● DATASET RECORDS:
********************

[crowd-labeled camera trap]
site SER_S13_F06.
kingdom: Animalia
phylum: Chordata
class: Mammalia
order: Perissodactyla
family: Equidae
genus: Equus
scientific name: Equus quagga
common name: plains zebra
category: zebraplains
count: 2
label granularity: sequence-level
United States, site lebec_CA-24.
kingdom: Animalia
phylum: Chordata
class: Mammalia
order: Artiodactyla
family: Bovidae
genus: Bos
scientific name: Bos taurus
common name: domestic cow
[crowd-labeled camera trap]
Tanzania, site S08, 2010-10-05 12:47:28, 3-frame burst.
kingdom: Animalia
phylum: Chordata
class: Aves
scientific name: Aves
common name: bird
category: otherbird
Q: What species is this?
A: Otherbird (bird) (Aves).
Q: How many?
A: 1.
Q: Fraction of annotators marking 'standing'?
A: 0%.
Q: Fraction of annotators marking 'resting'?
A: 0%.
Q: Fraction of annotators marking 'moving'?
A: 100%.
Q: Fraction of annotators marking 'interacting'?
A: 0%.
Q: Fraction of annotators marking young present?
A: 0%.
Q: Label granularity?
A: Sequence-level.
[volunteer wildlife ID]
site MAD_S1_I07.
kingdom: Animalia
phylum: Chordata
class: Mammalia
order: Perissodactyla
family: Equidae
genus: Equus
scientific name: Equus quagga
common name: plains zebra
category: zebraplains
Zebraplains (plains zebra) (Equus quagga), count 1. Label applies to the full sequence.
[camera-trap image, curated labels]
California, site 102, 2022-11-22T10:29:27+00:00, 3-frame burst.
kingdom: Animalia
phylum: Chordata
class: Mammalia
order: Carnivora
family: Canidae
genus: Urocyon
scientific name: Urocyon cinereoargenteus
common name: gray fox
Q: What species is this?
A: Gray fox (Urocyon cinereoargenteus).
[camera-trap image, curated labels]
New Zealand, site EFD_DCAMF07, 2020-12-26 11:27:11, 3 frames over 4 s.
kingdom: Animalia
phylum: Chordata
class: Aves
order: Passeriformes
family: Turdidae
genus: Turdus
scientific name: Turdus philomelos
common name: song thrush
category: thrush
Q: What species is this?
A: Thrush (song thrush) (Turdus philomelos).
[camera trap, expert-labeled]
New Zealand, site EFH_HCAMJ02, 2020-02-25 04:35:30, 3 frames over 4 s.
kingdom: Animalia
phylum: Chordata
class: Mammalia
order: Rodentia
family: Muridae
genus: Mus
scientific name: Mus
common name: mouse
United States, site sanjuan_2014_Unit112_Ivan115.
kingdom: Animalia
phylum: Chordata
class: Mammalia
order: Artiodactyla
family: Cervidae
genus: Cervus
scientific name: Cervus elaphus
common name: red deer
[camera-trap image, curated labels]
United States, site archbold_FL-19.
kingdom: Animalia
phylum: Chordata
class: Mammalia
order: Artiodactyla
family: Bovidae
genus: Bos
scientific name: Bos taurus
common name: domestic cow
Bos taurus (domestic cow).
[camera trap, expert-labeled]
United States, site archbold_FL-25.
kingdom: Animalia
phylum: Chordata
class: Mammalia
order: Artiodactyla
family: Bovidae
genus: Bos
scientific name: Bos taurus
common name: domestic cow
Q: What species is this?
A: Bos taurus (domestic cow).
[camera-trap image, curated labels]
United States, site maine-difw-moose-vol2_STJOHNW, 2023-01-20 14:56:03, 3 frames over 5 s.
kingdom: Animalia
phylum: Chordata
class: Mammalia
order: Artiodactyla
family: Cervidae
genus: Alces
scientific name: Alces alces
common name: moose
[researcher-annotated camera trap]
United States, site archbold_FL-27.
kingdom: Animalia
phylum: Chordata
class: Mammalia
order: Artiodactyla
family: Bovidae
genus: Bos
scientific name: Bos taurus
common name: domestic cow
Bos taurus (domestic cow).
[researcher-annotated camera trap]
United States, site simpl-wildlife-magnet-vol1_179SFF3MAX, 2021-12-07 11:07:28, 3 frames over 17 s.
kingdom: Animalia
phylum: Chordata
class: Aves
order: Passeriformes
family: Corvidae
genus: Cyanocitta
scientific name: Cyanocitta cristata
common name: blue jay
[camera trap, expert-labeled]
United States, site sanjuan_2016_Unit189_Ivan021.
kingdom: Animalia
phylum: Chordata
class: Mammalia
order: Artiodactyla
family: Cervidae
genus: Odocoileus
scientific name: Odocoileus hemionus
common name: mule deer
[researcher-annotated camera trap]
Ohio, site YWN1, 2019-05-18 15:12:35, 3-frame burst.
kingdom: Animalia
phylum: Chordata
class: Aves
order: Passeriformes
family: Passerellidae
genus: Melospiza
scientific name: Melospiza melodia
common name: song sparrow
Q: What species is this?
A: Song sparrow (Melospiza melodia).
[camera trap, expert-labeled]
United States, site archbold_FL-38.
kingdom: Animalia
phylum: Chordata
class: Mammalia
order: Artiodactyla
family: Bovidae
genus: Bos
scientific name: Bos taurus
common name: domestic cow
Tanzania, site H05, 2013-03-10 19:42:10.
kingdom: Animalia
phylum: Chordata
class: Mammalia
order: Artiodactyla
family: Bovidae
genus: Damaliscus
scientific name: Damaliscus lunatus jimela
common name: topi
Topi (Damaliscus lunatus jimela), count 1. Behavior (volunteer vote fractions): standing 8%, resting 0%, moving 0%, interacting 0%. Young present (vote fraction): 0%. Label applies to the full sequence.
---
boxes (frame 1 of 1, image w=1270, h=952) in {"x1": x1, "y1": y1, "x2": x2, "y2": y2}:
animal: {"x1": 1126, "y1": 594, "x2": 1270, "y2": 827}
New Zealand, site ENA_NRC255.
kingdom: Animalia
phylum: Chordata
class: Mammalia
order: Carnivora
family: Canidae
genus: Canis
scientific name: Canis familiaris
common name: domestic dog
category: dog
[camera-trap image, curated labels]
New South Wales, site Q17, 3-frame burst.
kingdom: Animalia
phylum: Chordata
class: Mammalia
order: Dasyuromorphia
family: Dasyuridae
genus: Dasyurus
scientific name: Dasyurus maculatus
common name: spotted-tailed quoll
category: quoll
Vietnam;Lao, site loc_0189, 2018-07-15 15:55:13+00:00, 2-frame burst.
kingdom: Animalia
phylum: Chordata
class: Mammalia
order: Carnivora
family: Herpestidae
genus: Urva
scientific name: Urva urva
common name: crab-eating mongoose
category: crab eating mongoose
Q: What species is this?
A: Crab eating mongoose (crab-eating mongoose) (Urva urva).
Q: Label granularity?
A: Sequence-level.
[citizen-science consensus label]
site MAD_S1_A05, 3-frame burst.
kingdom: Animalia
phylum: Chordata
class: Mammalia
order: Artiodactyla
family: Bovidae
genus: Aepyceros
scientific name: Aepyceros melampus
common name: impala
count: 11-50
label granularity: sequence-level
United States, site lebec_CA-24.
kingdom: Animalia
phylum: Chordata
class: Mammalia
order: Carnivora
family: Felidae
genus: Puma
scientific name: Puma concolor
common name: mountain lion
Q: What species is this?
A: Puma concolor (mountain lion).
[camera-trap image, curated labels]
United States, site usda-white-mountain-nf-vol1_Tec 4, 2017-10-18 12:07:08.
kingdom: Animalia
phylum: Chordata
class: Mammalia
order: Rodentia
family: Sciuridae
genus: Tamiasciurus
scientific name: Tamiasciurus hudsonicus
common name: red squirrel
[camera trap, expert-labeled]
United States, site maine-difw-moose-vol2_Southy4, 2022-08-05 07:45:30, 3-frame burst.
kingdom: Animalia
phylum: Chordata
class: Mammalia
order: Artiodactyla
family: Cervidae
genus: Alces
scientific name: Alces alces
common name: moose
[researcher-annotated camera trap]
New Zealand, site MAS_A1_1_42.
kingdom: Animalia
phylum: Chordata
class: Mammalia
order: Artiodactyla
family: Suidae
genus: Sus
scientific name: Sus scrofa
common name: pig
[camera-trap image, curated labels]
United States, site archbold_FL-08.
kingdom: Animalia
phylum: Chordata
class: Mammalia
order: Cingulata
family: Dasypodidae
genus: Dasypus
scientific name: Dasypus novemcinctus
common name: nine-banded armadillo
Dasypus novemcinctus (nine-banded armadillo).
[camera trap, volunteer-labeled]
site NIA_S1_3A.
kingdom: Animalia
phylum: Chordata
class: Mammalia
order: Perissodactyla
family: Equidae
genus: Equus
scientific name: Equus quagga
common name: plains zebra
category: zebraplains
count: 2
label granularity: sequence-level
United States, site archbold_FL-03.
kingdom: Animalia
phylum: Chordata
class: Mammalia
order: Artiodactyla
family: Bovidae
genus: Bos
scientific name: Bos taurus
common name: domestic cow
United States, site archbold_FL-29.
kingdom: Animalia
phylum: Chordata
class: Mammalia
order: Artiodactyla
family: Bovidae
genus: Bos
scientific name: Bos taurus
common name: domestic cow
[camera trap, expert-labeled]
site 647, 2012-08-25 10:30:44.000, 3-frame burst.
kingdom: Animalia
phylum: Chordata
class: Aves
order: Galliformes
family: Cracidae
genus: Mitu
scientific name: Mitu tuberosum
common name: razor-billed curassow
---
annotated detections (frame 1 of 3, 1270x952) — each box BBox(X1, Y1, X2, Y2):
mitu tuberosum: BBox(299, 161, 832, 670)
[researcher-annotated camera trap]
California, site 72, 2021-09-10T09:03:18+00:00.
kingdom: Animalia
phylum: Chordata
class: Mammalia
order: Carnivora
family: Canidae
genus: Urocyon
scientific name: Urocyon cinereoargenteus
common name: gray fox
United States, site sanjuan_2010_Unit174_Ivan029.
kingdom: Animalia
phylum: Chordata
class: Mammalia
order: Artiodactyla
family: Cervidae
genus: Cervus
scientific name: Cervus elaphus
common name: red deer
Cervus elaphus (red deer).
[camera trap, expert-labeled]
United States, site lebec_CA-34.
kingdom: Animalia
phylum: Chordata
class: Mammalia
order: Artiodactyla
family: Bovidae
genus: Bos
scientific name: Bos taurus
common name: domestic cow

********************

● TASK GOAL:
From the first line above through the line that contains "genus: Turdus", quote each line exactly. Output nothing more.

● RESULT FOR THIS TASK:
[crowd-labeled camera trap]
site SER_S13_F06.
kingdom: Animalia
phylum: Chordata
class: Mammalia
order: Perissodactyla
family: Equidae
genus: Equus
scientific name: Equus quagga
common name: plains zebra
category: zebraplains
count: 2
label granularity: sequence-level
United States, site lebec_CA-24.
kingdom: Animalia
phylum: Chordata
class: Mammalia
order: Artiodactyla
family: Bovidae
genus: Bos
scientific name: Bos taurus
common name: domestic cow
[crowd-labeled camera trap]
Tanzania, site S08, 2010-10-05 12:47:28, 3-frame burst.
kingdom: Animalia
phylum: Chordata
class: Aves
scientific name: Aves
common name: bird
category: otherbird
Q: What species is this?
A: Otherbird (bird) (Aves).
Q: How many?
A: 1.
Q: Fraction of annotators marking 'standing'?
A: 0%.
Q: Fraction of annotators marking 'resting'?
A: 0%.
Q: Fraction of annotators marking 'moving'?
A: 100%.
Q: Fraction of annotators marking 'interacting'?
A: 0%.
Q: Fraction of annotators marking young present?
A: 0%.
Q: Label granularity?
A: Sequence-level.
[volunteer wildlife ID]
site MAD_S1_I07.
kingdom: Animalia
phylum: Chordata
class: Mammalia
order: Perissodactyla
family: Equidae
genus: Equus
scientific name: Equus quagga
common name: plains zebra
category: zebraplains
Zebraplains (plains zebra) (Equus quagga), count 1. Label applies to the full sequence.
[camera-trap image, curated labels]
California, site 102, 2022-11-22T10:29:27+00:00, 3-frame burst.
kingdom: Animalia
phylum: Chordata
class: Mammalia
order: Carnivora
family: Canidae
genus: Urocyon
scientific name: Urocyon cinereoargenteus
common name: gray fox
Q: What species is this?
A: Gray fox (Urocyon cinereoargenteus).
[camera-trap image, curated labels]
New Zealand, site EFD_DCAMF07, 2020-12-26 11:27:11, 3 frames over 4 s.
kingdom: Animalia
phylum: Chordata
class: Aves
order: Passeriformes
family: Turdidae
genus: Turdus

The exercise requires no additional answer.